Biocenter Oulu, University of Oulu, Finland; Mika Kaakinen and Sami Huttunen contributed equally to this work.
J Microsc. 2014 Jan;253(1):65-78. doi: 10.1111/jmi.12098. Epub 2013 Nov 26.
Phase-contrast illumination is simple and most commonly used microscopic method to observe nonstained living cells. Automatic cell segmentation and motion analysis provide tools to analyze single cell motility in large cell populations. However, the challenge is to find a sophisticated method that is sufficiently accurate to generate reliable results, robust to function under the wide range of illumination conditions encountered in phase-contrast microscopy, and also computationally light for efficient analysis of large number of cells and image frames. To develop better automatic tools for analysis of low magnification phase-contrast images in time-lapse cell migration movies, we investigated the performance of cell segmentation method that is based on the intrinsic properties of maximally stable extremal regions (MSER). MSER was found to be reliable and effective in a wide range of experimental conditions. When compared to the commonly used segmentation approaches, MSER required negligible preoptimization steps thus dramatically reducing the computation time. To analyze cell migration characteristics in time-lapse movies, the MSER-based automatic cell detection was accompanied by a Kalman filter multiobject tracker that efficiently tracked individual cells even in confluent cell populations. This allowed quantitative cell motion analysis resulting in accurate measurements of the migration magnitude and direction of individual cells, as well as characteristics of collective migration of cell groups. Our results demonstrate that MSER accompanied by temporal data association is a powerful tool for accurate and reliable analysis of the dynamic behaviour of cells in phase-contrast image sequences. These techniques tolerate varying and nonoptimal imaging conditions and due to their relatively light computational requirements they should help to resolve problems in computationally demanding and often time-consuming large-scale dynamical analysis of cultured cells.

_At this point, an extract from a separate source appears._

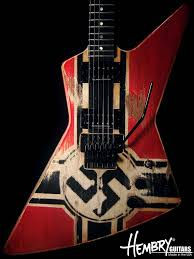 Confederate Flag Guitar Strap Is The Confederate Battle Flag A Symbol Of Racism Off Topic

相衬照明是观察未染色活细胞的最简单且最常用的显微镜方法。自动细胞分割和运动分析为分析大量细胞群体中单细胞的运动提供了工具。然而,挑战在于找到一种足够精确的复杂方法,以生成可靠的结果,能够在相衬显微镜遇到的广泛照明条件下稳健运行,并且对于大量细胞和图像帧的高效分析计算量也较轻。为了开发用于分析低倍相衬图像的更好的自动工具,我们研究了基于最大稳定极值区域(MSER)固有特性的细胞分割方法的性能。MSER 在广泛的实验条件下被证明是可靠和有效的。与常用的分割方法相比,MSER 几乎不需要进行预优化步骤,因此大大减少了计算时间。为了分析延时电影中的细胞迁移特征,基于 MSER 的自动细胞检测伴随着 Kalman 滤波器多目标跟踪器,即使在细胞汇合的情况下,该跟踪器也可以有效地跟踪单个细胞。这允许进行细胞运动特征的定量分析,从而可以准确测量单个细胞的迁移幅度和方向,以及细胞群体的集体迁移特征。我们的结果表明,MSER 伴随着时间数据关联是分析相衬图像序列中细胞动态行为的强大工具。这些技术可以容忍变化和非最佳的成像条件,并且由于其相对较轻的计算要求,它们应该有助于解决计算要求高且通常耗时的大规模培养细胞动力学分析中的问题。